## [DATA FOR THE TASK]
▼▼▼
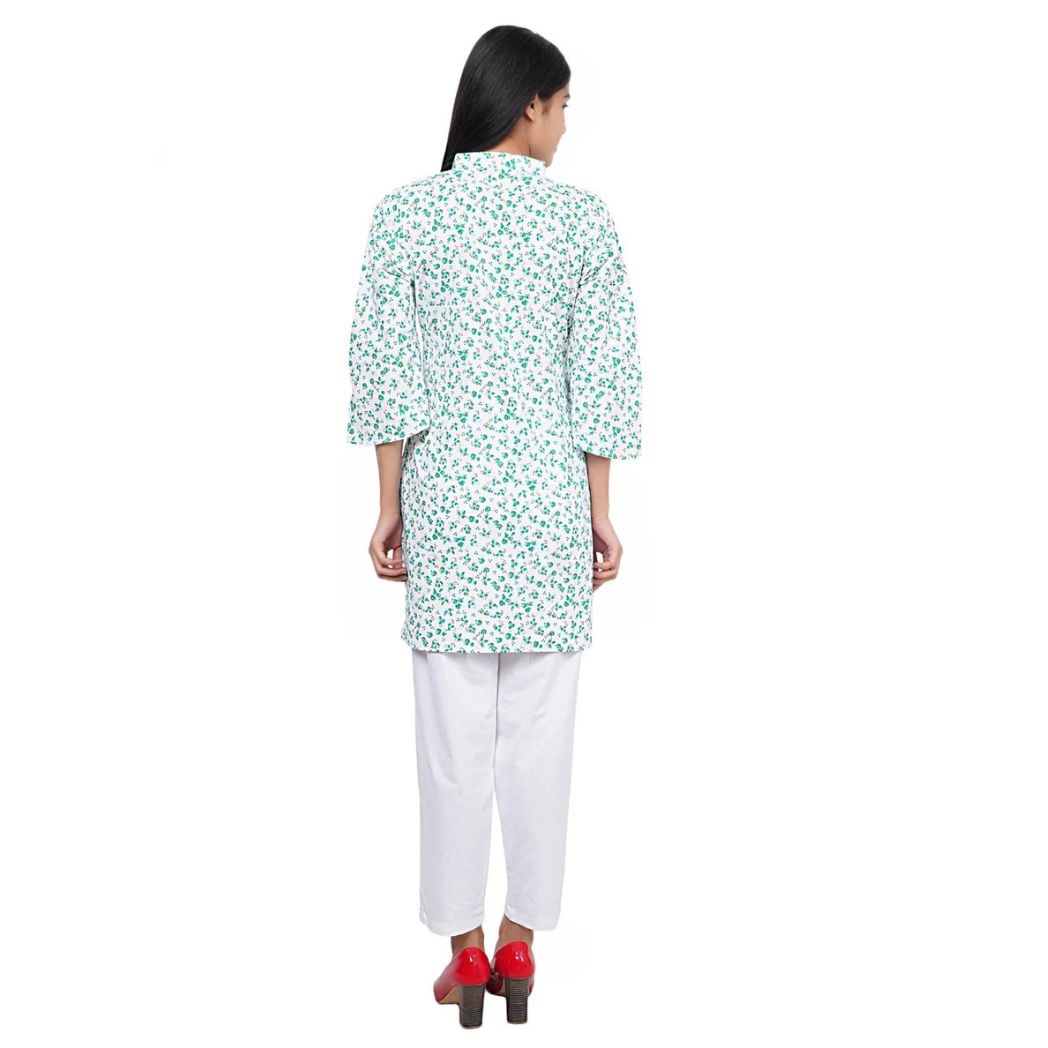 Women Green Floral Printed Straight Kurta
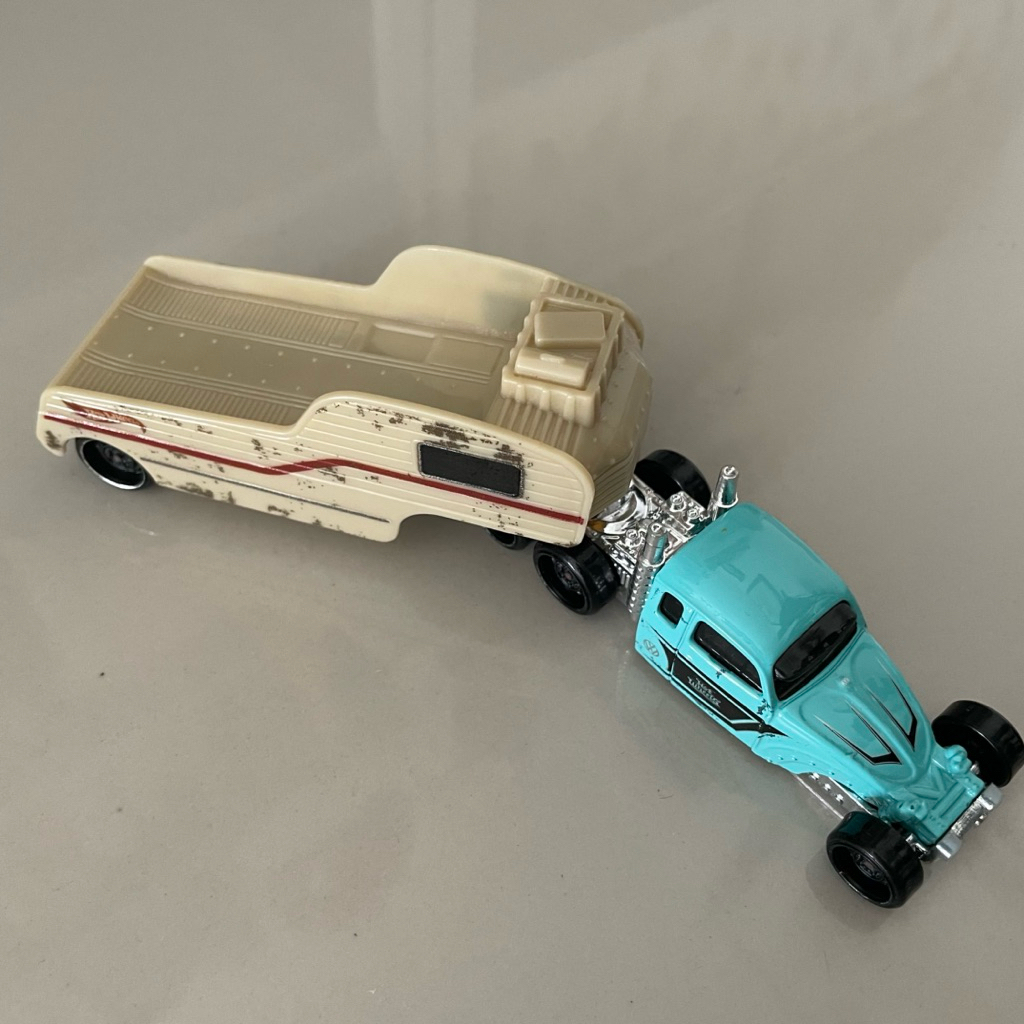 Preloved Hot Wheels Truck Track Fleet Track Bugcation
▲▲▲
▼▼▼
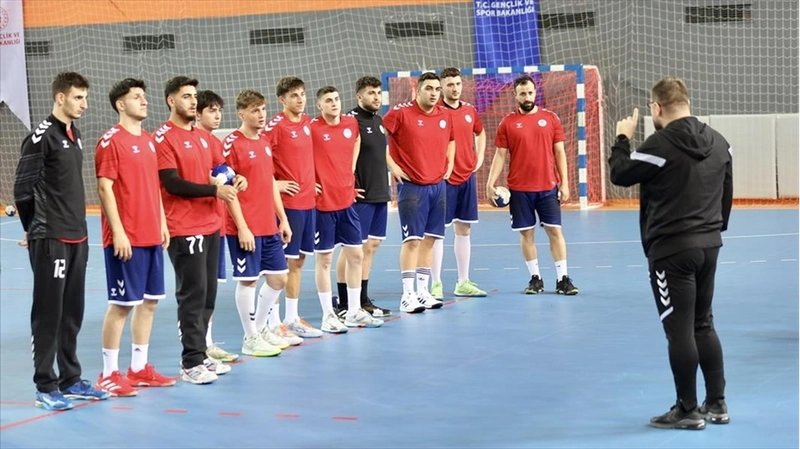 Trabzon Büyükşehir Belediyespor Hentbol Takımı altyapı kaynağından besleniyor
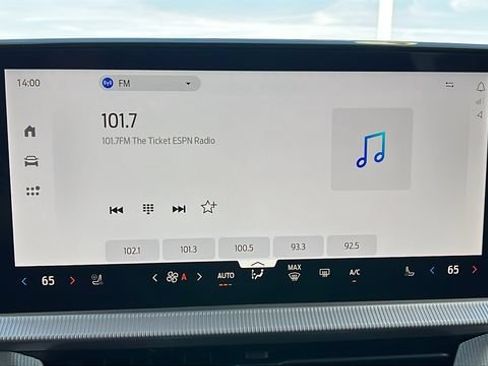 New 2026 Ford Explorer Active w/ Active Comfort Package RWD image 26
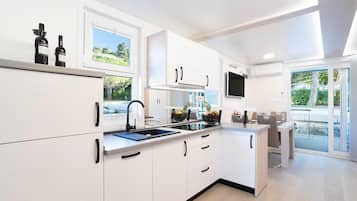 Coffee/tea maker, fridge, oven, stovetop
▲▲▲
Retype the data starting with the line that contains "Trabzon Büyükşehir Belediyespor" and going on through the line that contains "Coffee/tea maker, fridge, oven, stovetop", keeping the text of each line identical and leaving the pictures out.

 Trabzon Büyükşehir Belediyespor Hentbol Takımı altyapı kaynağından besleniyor
 New 2026 Ford Explorer Active w/ Active Comfort Package RWD image 26
 Coffee/tea maker, fridge, oven, stovetop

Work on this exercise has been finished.